Por: Fernando Molica

Notícia de uma eutanásia e de um voo

O poeta e letrista Antonio Cicero | Foto: Divulgação

A morte do poeta e letrista Antonio Cicero entristece e levanta questões éticas e morais para a sociedade em geral e, em particular, para médicos, psicólogos e jornalistas.

A eutanásia se difere do suicídio assistido: nesta última situação, a própria pessoa que decide morrer é responsável pela aplicação da substância que irá matá-la.

Não se sabe como foi o procedimento usado por Cicero, não convém entrar em detalhes, até para atender recomendações da Organização Mundial da Saúde sobre prevenção de suicídios.

A mesma OMS indica que não se deve apontar uma única causa para a decisão de pôr fim à própria vida e não glorificá-la — o caso de um poeta que escolher não mais viver é bem delicado, remete a uma ideia de  romantização associada a esses artistas.

A OMS também prega a não publicação de cartas deixadas pela vítima. Tudo precisa ser relativizado, a carta-testamento de Getúlio Vargas é um documento histórico e político, seria inadmissível escondê-la.

Na bela, emocionante e sóbria carta deixada, Cicero não exalta a morte, deixa claro que amava a vida. Amava-a tanto que se viu incapaz de suportá-la com as limitações causadas pelo Alzheimer. 

A vida para ele ia além do ato de respirar, incluía a convivência com os amigos, a capacidade de escrever bons poemas e ensaios. Pressupunha a capacidade de lembrar — viver para contar, como escreveu Gabriel García Márquez.

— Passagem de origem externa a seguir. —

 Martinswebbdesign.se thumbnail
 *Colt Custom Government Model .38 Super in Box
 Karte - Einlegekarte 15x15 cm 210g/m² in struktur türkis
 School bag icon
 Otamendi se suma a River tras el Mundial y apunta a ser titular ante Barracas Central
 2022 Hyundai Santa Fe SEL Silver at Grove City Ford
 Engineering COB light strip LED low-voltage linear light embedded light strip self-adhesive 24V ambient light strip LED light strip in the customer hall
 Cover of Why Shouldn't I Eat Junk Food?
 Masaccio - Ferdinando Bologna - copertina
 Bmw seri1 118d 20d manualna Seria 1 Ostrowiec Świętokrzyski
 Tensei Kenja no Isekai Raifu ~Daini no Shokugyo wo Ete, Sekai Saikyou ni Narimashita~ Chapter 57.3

E este conceito de vida remete aos cada vez mais sofisticados tratamentos que retardam a morte. Não é simples definir o fim da vida. Defensores dos transplantes insistem que isto se dá quando da morte cerebral, mesmo que o coração da vítima continue a bater: é quando a maioria dos órgãos têm que ser retirada.

Cicero mostrou que não lhe interessava viver se não fosse de maneira plena. Seu caso remete a uma dimensão de vida com ênfase na sanidade, capacidade de interação e de convivência consciente com o mundo. Viver seria, portanto, sinônimo de possibilidade plena de desfrute da condição humana.

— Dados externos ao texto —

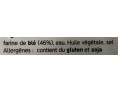 GALETTE DE BLE 250 X 250 MM 25 P. ****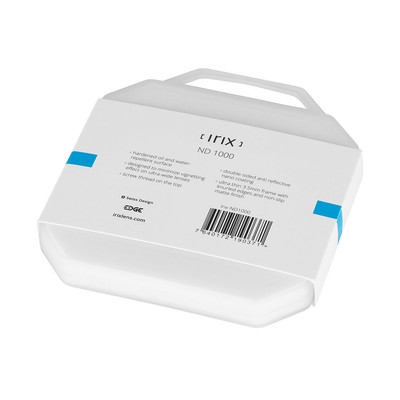 Irix Edge ND1000 Filter – Neutral Density Filter 77 Mm Für Langzeitbelichtungen | 10 Blendenstufen (ND1000) & Verschraubbare Montage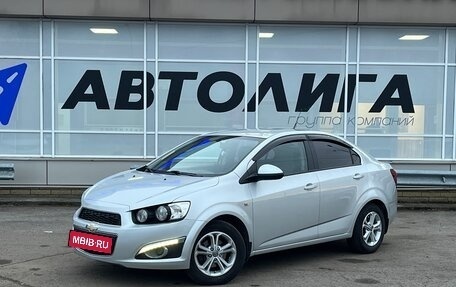 Chevrolet Aveo III, 2015 год, 755 000 рублей, 1 фотография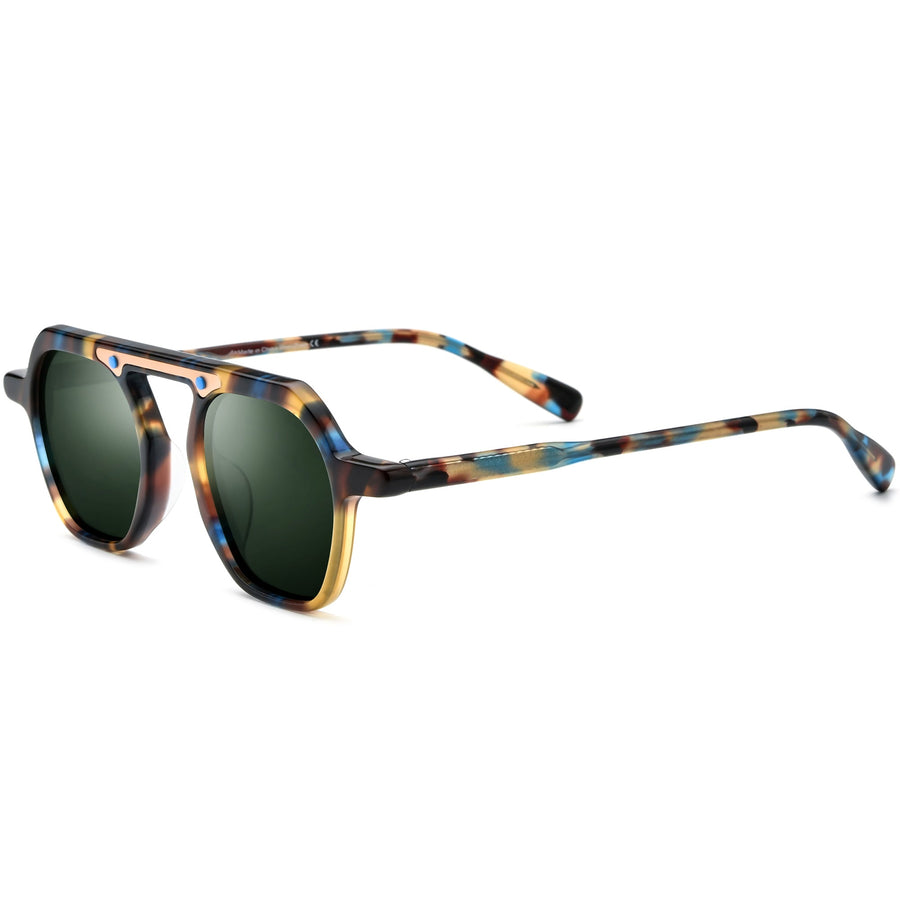 Geometrische Sonnenbrillen BRS1049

Essa definição, porém, traz novas questões. Não seria digno dizer que uma pessoa com deficiências físicas ou mentais vive menos que outra. Não pode haver hierarquização da vida, ninguém é mais ou menos importante de que outro, o reconhecimento de diferenças e limitações é algo essencial em nossa humanidade. Qualquer brecha ou relativização deste princípio abre margem para a barbárie do nazismo.

É razoável alegar que cada um tem o direito de fazer o que bem entender com sua vida desde que não prejudique terceiros. Mas é inegável também que a vida tem compromissos com as relações que, de um jeito ou de outro, construímos. Nós somos também — ou, principalmente — o que vivenciamos com o outros, temos compromissos com eles.

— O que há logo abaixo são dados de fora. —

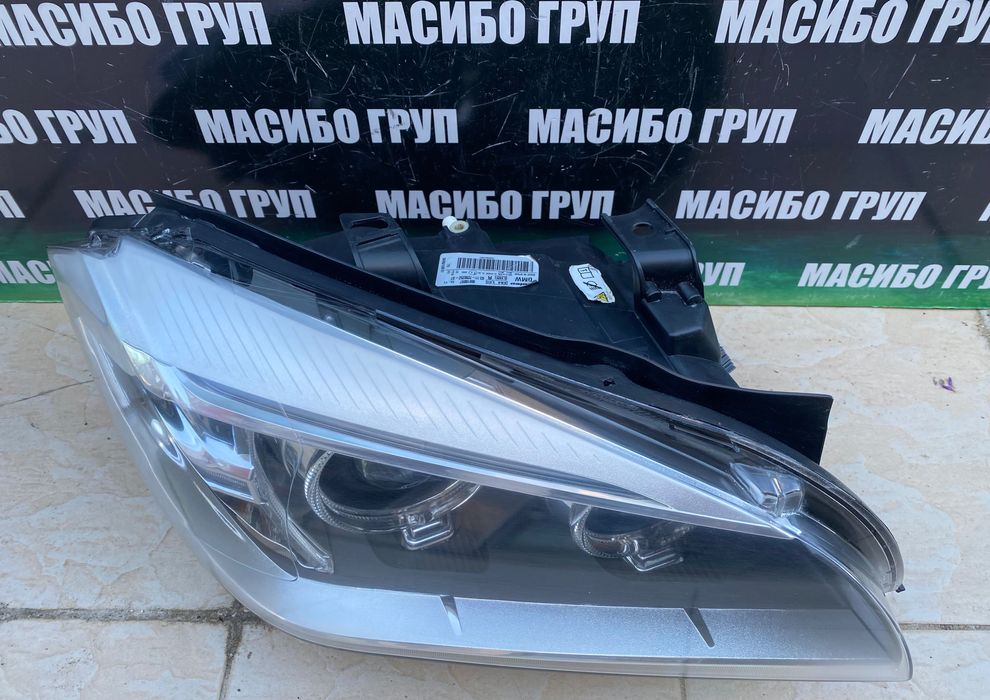 Фарове far Led фар за Бмв Х1 Е84 фейс Bmw X1 E84 LCI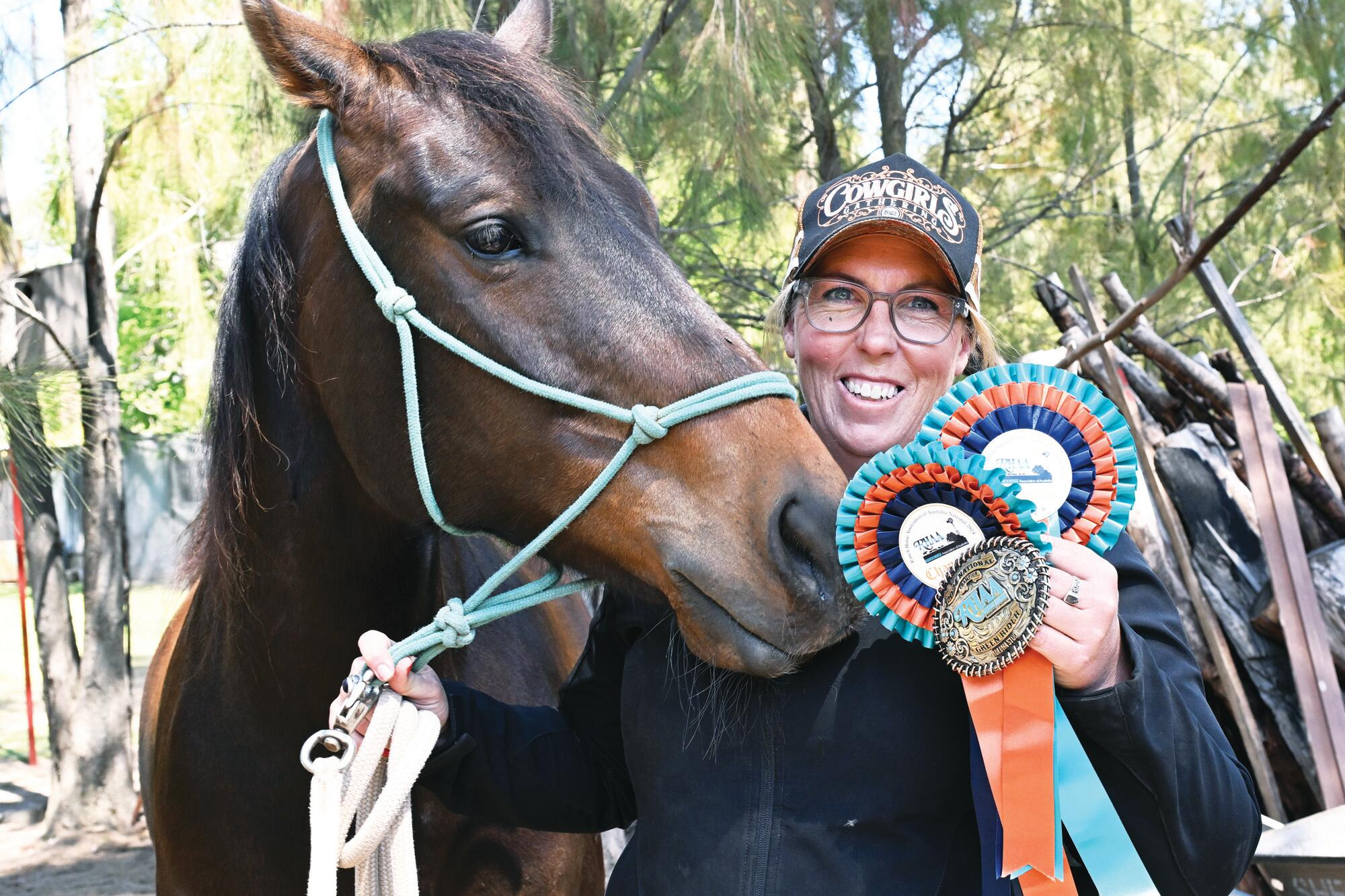 Digger dazzler: Haley's Gamble pays off - feature photo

Religiosos têm uma grande vantagem sobre os ateus ou céticos. São capazes de resolver tantos dilemas a partir do princípio da sacralização da vida, vista como um presente divino que não pode ser devolvido ou descartado.

Trata-se de uma posição digna, mas que não escapa de questionamentos práticos. Tamanha deificação da vida não é compativel com as injustiças existentes no mundo, inclusive com aquelas produzidas e incentivadas por aqueles que tanto dizem temer a ira que viria dos céus.

Ao optar pelo fim assistido de sua vida, Cicero tomou uma atitude racional, algo que, ao que tudo indica, não havia sido comprometido pelo Alzheimer. Certamente temia perder esta capacidade num futuro breve.

Não nos cabe julgá-lo, mas louvá-lo e guardá-lo em voo, como ele mesmo escreveu em um de seus poemas: "Por isso melhor se guarda o voo de um pássaro/ Do que um pássaro sem voos".